ANDY BURNHAM: I just don’t accept that figure. They’re wasting money on this reorganisation, not saving money but I agree completely with the Health Select Committee, they have identified the most important issue in the health service and that is we cannot carry on treating many, many thousands of people in hospital, we need to have a more preventative healthcare system, a more integrated system where we put money in up front to support older people at home, to provide re-ablement services, rehabilitation, that is desperately needed and that is what should be happening right now, money should be spent on those new kinds of services. Instead the entire NHS is distracted with a destabilising reform that it simply doesn’t want and that is the mistake that the government made and they can’t just carry on with their heads in the sand saying it will all be okay, it won’t.
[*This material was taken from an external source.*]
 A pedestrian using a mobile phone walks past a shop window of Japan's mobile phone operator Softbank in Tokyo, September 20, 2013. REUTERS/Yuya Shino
If they push through this bill they will push the NHS off the edge of the cliff and into just complete chaos and I am pleased today that sensible voices like Stephen Dorrell are beginning to point that out to the government.
DERMOT MURNAGHAN: Others who you mentioned earlier who are pointing these flaws, as they see them, out to the government, the health professionals of course, the Royal Colleges, the BMA, do you support them in everything they do or like the Health Secretary, do you being to see particularly in the doctors there, an almost union like militancy?
ANDY BURNHAM: Of course we don’t support them in everything they do and we had our differences with them in government, people remember that and also we said, Ed Balls said last week that we will need to see pay restraint in the public sector if we are to preserve jobs across the National Health Service and in our schools so we are not always there to agree with everything that they say but they are right on this and the reason they have not been convinced by any of the changes that the government has made to this Bill is because at heart it remains a privatisation plan for the National Health Service. We have this proposal to let NHS hospitals devote half their beds to private patients, 49% of their income could be generated in that way. Now people know that that is a fundamental break with 63 years of NHS history and they don’t want it, the public supports what the NHS stands for. It is still a service which puts people before money and profits and people want that to be protected and preserved. It really is time now for the government to listen to this. I just ask David Cameron … I repeat actually, Dermot, the offer I made on your programme when I first came back as Shadow Health Secretary a few months ago, drop the Bill and we will work with the government to introduce GP led commissioning which they say is their main aim. I will work with them and support those plans but let’s deliver it through existing NHS structures and that’s perfectly possible to do. We don’t need this unnecessary and unwanted reorganisation.
DERMOT MURNAGHAN: Okay Mr Burnham, thank you very much indeed and thank you very much indeed for your patience while we dealt with those tiny technical problems. Andy Burnham there, the Shadow Health Secretary.